Je suis une femme, une fille et surtout une mère. Je suis aussi une artiste. Je suis une mère-artiste.

Mes projets de création questionnent, à travers une réflexion sur l’habiter, les [soi-disantes] frontières entre l’espace public et l’espace privé, l’identité et l’altérité, le territoire intime et le tissu social, ainsi que les forces à l’œuvre dans l’acte d’habiter. Ces préoccupations, qui convergent toutes vers la question de la cohabitation d’un territoire, m’ont conduite vers des études autochtones, vers l’étude de l’ethnologie, puis la pratique des arts. Par «ethnologie», je fais référence à l’étude du proche, une conception contemporaine de la discipline adoptée par l’Université Laval au tournant du 21e siècle.
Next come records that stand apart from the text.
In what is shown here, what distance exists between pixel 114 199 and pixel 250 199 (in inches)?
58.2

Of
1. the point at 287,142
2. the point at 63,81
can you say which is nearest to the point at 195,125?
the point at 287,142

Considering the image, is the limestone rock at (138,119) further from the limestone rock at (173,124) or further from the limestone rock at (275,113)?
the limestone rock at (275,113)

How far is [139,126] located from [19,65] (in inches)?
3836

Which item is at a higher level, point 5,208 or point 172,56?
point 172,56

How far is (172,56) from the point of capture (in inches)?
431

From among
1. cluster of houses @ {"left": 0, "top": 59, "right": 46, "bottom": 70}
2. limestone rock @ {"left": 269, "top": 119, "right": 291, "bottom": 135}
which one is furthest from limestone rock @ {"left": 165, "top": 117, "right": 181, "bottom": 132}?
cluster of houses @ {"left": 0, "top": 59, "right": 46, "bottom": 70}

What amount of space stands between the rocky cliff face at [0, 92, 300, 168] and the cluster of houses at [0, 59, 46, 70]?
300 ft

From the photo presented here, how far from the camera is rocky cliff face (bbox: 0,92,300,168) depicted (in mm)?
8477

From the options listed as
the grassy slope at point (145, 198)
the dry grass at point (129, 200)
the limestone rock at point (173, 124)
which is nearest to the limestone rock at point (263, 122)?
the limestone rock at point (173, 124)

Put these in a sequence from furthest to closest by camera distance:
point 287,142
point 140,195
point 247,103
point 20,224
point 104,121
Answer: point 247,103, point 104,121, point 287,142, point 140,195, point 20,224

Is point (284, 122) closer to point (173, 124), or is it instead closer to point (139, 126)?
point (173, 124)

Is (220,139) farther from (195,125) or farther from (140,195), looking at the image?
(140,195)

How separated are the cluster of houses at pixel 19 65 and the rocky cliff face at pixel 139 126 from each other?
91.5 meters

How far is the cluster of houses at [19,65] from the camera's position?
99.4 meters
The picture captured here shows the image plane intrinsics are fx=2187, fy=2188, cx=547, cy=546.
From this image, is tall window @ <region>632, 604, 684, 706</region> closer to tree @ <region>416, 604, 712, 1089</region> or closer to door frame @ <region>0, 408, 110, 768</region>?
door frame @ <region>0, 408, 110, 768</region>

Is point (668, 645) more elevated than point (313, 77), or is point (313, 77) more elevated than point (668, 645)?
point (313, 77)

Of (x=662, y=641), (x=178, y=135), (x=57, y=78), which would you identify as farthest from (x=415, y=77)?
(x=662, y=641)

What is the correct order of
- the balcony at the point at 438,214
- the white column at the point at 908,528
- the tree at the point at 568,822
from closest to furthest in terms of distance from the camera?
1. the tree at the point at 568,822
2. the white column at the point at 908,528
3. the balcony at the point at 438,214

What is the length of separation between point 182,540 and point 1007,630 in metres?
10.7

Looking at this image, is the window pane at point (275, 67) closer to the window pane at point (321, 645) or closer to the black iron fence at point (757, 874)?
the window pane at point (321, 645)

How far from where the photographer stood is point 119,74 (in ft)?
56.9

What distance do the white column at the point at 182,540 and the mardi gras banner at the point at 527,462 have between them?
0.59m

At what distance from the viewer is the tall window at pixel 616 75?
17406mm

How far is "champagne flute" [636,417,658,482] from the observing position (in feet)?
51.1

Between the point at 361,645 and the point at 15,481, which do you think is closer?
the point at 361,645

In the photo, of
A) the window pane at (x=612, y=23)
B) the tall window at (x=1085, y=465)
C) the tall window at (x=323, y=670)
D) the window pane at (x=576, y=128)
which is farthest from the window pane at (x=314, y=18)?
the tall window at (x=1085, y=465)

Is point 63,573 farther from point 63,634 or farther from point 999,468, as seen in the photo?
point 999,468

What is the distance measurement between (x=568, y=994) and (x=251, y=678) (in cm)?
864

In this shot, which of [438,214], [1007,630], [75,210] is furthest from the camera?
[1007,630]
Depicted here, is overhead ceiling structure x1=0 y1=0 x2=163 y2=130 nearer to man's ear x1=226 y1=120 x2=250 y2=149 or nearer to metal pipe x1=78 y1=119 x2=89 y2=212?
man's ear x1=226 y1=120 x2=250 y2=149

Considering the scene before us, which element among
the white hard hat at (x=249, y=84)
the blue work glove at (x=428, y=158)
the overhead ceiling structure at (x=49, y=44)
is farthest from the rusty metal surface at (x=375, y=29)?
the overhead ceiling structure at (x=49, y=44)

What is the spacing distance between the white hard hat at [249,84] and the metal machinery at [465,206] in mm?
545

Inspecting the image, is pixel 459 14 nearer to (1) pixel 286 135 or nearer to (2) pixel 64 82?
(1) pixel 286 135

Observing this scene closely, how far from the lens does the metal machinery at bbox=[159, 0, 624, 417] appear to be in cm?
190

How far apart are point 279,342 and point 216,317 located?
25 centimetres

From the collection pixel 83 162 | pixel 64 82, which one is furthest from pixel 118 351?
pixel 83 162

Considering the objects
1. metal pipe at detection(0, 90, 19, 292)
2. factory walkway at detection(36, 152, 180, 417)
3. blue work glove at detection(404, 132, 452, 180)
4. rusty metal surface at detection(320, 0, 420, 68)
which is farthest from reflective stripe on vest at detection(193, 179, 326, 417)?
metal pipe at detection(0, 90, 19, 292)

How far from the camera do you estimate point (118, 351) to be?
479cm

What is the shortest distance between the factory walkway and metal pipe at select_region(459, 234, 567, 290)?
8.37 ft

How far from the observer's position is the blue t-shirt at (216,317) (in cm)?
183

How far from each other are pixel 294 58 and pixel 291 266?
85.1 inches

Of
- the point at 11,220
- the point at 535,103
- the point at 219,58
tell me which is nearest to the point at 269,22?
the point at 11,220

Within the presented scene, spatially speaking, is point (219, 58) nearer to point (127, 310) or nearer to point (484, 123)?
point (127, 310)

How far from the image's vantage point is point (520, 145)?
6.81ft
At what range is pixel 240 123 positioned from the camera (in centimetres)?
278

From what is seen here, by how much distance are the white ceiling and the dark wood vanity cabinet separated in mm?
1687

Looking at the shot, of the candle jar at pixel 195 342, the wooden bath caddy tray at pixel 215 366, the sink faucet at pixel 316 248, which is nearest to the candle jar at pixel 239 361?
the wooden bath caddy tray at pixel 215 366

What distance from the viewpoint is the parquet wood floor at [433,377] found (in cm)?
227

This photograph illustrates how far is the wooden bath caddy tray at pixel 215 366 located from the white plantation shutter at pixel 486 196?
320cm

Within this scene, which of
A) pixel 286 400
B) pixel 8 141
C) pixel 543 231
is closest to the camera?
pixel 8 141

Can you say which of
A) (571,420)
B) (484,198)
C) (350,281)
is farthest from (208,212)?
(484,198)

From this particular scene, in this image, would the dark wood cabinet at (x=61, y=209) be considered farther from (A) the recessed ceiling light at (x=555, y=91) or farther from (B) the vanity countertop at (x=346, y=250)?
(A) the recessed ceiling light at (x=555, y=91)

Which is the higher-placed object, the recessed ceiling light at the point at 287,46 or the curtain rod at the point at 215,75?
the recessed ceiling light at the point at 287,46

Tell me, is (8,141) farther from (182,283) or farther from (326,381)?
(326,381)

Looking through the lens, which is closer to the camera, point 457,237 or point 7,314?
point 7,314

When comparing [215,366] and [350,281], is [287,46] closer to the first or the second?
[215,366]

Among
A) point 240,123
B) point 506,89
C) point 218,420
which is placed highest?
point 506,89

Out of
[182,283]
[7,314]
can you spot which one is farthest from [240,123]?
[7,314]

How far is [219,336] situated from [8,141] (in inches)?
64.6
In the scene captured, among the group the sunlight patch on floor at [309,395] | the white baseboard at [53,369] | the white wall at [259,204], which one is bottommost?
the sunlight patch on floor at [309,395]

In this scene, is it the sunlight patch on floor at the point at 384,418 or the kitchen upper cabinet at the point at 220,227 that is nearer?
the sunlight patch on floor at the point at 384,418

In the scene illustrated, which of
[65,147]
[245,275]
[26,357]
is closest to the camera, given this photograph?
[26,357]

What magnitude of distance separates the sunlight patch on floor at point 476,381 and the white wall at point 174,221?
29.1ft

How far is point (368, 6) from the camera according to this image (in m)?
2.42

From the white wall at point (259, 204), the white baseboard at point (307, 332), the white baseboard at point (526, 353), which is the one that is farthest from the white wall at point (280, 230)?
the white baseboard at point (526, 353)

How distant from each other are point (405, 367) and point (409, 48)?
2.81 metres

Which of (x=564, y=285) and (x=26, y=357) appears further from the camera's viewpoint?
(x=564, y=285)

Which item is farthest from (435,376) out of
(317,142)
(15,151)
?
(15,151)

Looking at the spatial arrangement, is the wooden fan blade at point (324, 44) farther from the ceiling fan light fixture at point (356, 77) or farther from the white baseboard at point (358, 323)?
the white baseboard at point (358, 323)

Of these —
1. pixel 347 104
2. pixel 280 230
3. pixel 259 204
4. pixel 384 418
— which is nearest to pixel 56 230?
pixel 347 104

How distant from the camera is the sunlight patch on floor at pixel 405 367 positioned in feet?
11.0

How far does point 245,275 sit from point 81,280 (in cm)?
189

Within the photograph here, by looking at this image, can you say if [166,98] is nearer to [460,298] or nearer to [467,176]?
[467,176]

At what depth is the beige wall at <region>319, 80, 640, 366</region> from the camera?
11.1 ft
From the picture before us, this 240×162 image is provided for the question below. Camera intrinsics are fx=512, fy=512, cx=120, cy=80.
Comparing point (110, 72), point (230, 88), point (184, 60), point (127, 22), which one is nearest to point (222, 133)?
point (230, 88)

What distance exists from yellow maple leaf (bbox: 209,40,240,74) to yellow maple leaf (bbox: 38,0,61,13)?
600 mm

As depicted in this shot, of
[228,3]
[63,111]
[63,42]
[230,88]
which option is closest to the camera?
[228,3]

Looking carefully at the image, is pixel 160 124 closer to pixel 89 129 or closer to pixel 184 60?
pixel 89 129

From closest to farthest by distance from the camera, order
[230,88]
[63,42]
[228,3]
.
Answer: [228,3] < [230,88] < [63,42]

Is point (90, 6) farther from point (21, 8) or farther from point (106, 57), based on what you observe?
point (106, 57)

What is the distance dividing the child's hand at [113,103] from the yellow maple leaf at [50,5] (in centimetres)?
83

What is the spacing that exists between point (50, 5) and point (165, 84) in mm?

J’utilise la photographie, la vidéo, l’art sonore, l’installation et l’écriture pour donner forme à mes questionnements dans différents espaces, publics ou privés, réels ou virtuels. Ma pratique se déploie au contact de l’altérité, dans les environnements domestiques que je visite à l’improviste. Du moins, c’était le cas jusqu’à ce que des préoccupations sanitaires nous isolent tous et toutes dans notre propre espace. Cette nouvelle réalité m'amène à réfléchir à l’intérieur depuis l’intérieur. Au corps et à la maison. Non pas dans une perspective de repli, mais plutôt dans un mouvement circulatoire entre le soi et son contexte. Vers une écriture du dehors.

Ma pratique m'amène à explorer différents lieux d'exposition et à interroger la performativité de ces espaces. Comment contribuent-ils à faire sens ? Comment interviennent-il sur la réception de mes propositions ? Qu’advient-il lorsque l’intérieur s’expose en ce lieu et ce moment bien précis ?

Je poursuis cette réflexion dans le cadre d’une Maîtrise en pratique des arts à l'UQO. Depuis 2019, j'enseigne la photographie au Cégep de Matane.